Filter the material, keeping only lines with the word "site".

########

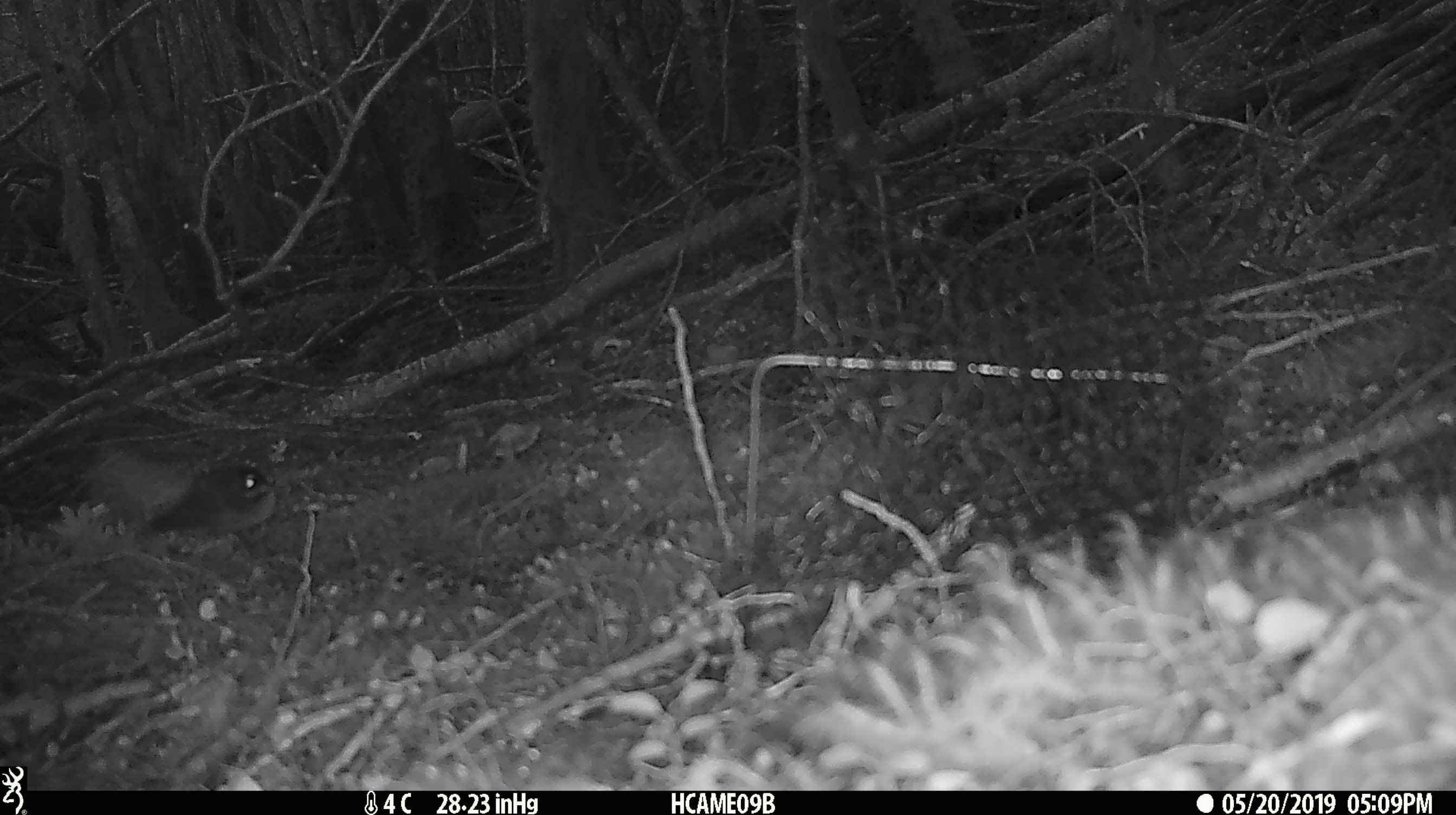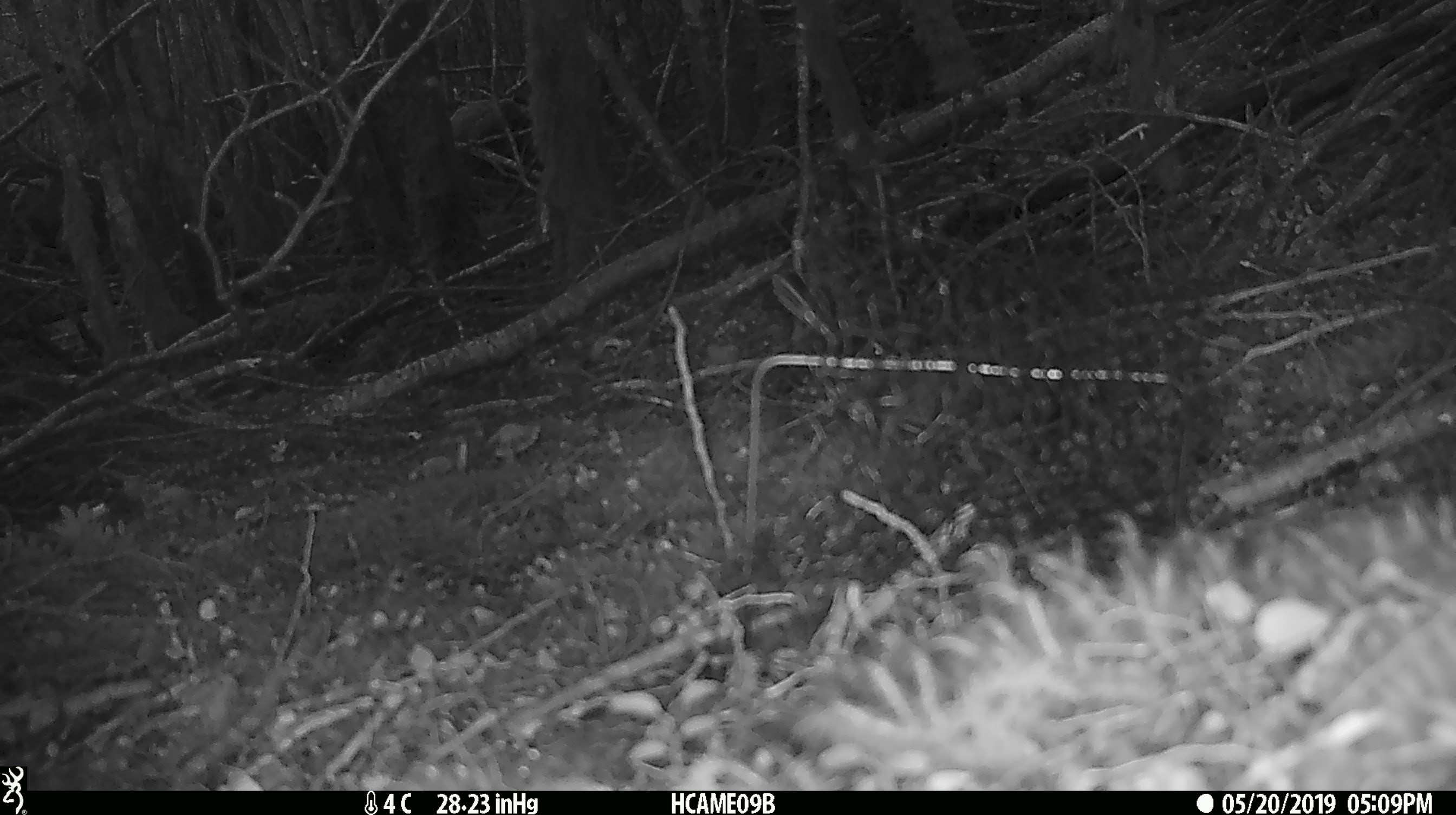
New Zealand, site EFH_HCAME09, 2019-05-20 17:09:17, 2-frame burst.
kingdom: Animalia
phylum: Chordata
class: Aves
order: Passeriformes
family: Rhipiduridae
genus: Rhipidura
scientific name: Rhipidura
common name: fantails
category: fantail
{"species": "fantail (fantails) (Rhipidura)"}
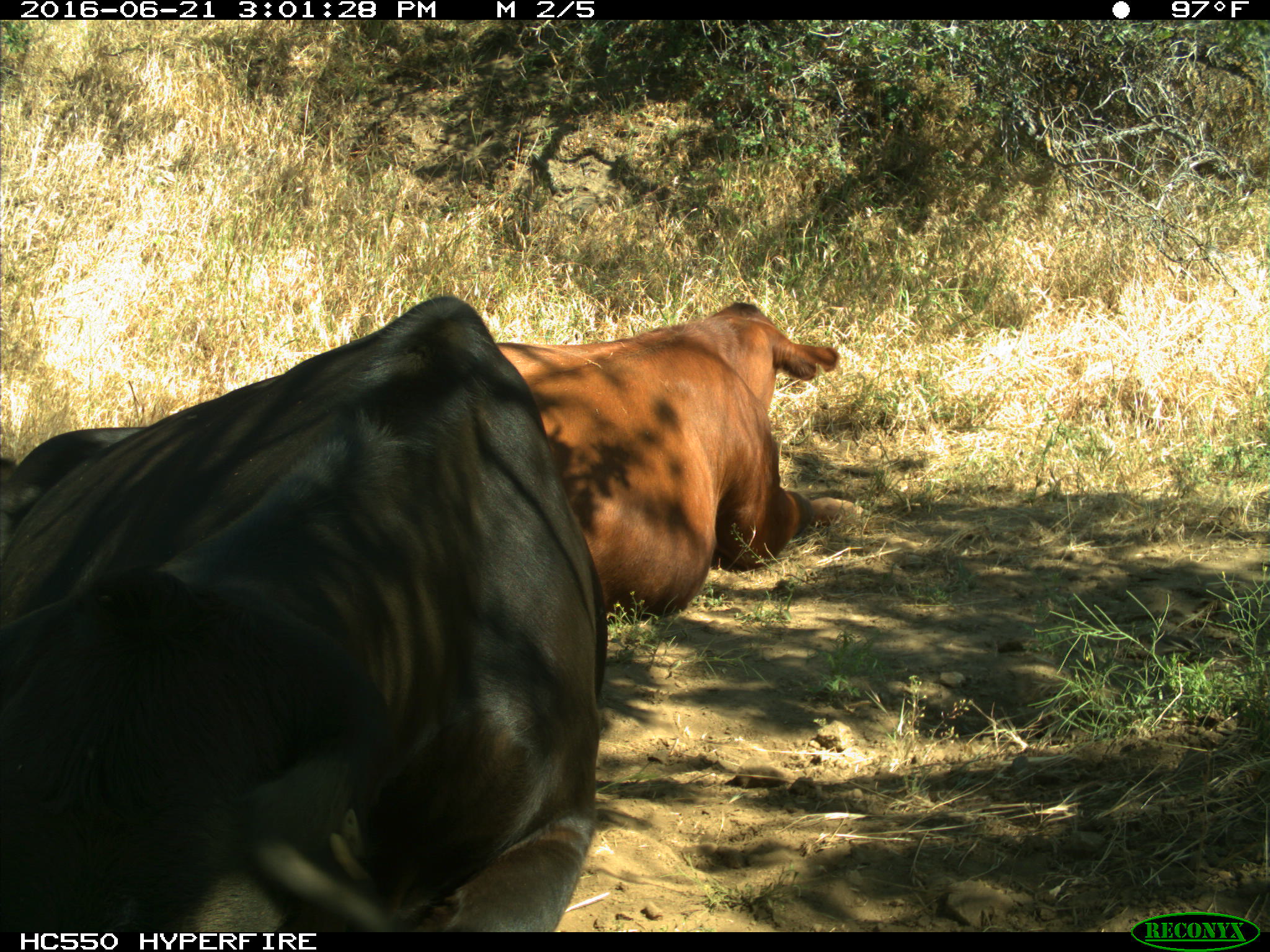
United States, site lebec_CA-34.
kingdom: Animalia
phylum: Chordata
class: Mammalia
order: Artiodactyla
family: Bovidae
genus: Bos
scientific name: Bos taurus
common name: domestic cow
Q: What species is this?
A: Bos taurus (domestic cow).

########

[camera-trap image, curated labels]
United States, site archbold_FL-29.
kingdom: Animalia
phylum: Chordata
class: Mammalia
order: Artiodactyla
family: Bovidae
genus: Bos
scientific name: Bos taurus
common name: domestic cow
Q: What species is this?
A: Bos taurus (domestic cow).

########

▶ _Output_
New Zealand, site EFH_HCAME09, 2019-05-20 17:09:17, 2-frame burst.
United States, site lebec_CA-34.
United States, site archbold_FL-29.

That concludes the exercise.